Informational An introduction to Service Mesh, the use-cases, and the problems it aims to solve.
In modern distributed environments, applications are broken up into small chunks of code that run inside of a container. These containers need to be able to communicate with each other, and while they normally can, in a Kubernetes environment, there is a higher order of control, visibility, and security that's required. Each of these containers, or services interact with other services, but must do so in an encrypted and authorized manner. There are other challenges with having coordinate service to service communication. What happens when one particular service is unavailable to provide a response? How would you troubleshoot this, and fix it so it doesn't happen again? How can we tune our applications to respond in an appropriate amount of time?
These are small subset of challenges when it comes to running and managing applications, or microservices on a network. The unpredictability of the network means we shouldn't rely too much on it being there.
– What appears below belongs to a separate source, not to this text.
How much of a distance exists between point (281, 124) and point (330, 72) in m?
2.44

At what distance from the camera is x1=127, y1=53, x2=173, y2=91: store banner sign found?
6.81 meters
We also can't keep changing our code to adapt to changing network conditions, so what do we do?
Enter a Service Mesh. A Service Mesh is an application network layer that handles service-to-service communication, by providing a layer for granular traffic control, AuthN, AuthZ, and observability.
- Unreliable and changing networks that are complex, while having to adapt while your microservices scale
- Ensuring a near zero-trust like environment where, RBAC, AuthZ and AuthN are critical.
- Ensuring a data-loss prevention approach using encryption and traffic filtration techniques
- Determining and visualizing the health of an application and the characteristics of how it handles requests
- Ensuring availability and reliability of services.
Here are key features of a service mesh:
- Load balancing of services
- Service discovery across multiple environments
- Granular traffic control and routing of HTTP and gRPC requests
- Automatic retries of requests
- Fault injection for resiliency
- Logging, monitoring and metrics
- Peer authentication and authorization
- Service-to-service encryption with mTLS
A service mesh usually has a few key components:
- A control plane for which to deploy configurations to
- A data plane implemented in both the sidecar and gateways
- The Kubernetes cluster it resides on
To describe how a service mesh behaves, an operator will apply a traffic routing or security policy, and the service mesh control plane will push any configurations or policy to either the gateways or sidecar proxies. The gateway and sidecars will enforce any traffic rule. In the diagram above, the ingress gateway is the first to receive the external inbound request. It will forward it along to the first service in the request path, service A. Service A has a sidecar to process this request, and send back any telemetry data to the control plane. There's more to this but we'll explore in depth in the following days.
Kubernetes has some challenges in how it can handle things like multi-cluster and cross-cluster communication, identity stewardship. What a Service Mesh does is it takes on the responsibilities for things like:
- certificate rotation and management
- encryption between services
- granular traffic routing by way of Ingress and service-to-service routing
- visibility and metrics of application health
There are PLENTY of service mesh offerings out there. Some are highly proprietary while others are very open. We will cover some options for the next day, Comparing Different Service Meshes. Here's a start to get a sense of what Service Mesh solutions are out there.
Istio is an open-source service mesh built by Google, IBM, and Lyft, and currently actively developed on and maintained by companies such as Solo.io. It is based on the Envoy proxy which is adopted for the sidecar pattern. Istio offers a high degree of customization and extensibility with advanced traffic routing, observability, and security for microservices. A new mode of operation for sidecar-less service mesh, called Ambient Mesh, was launched in 2022.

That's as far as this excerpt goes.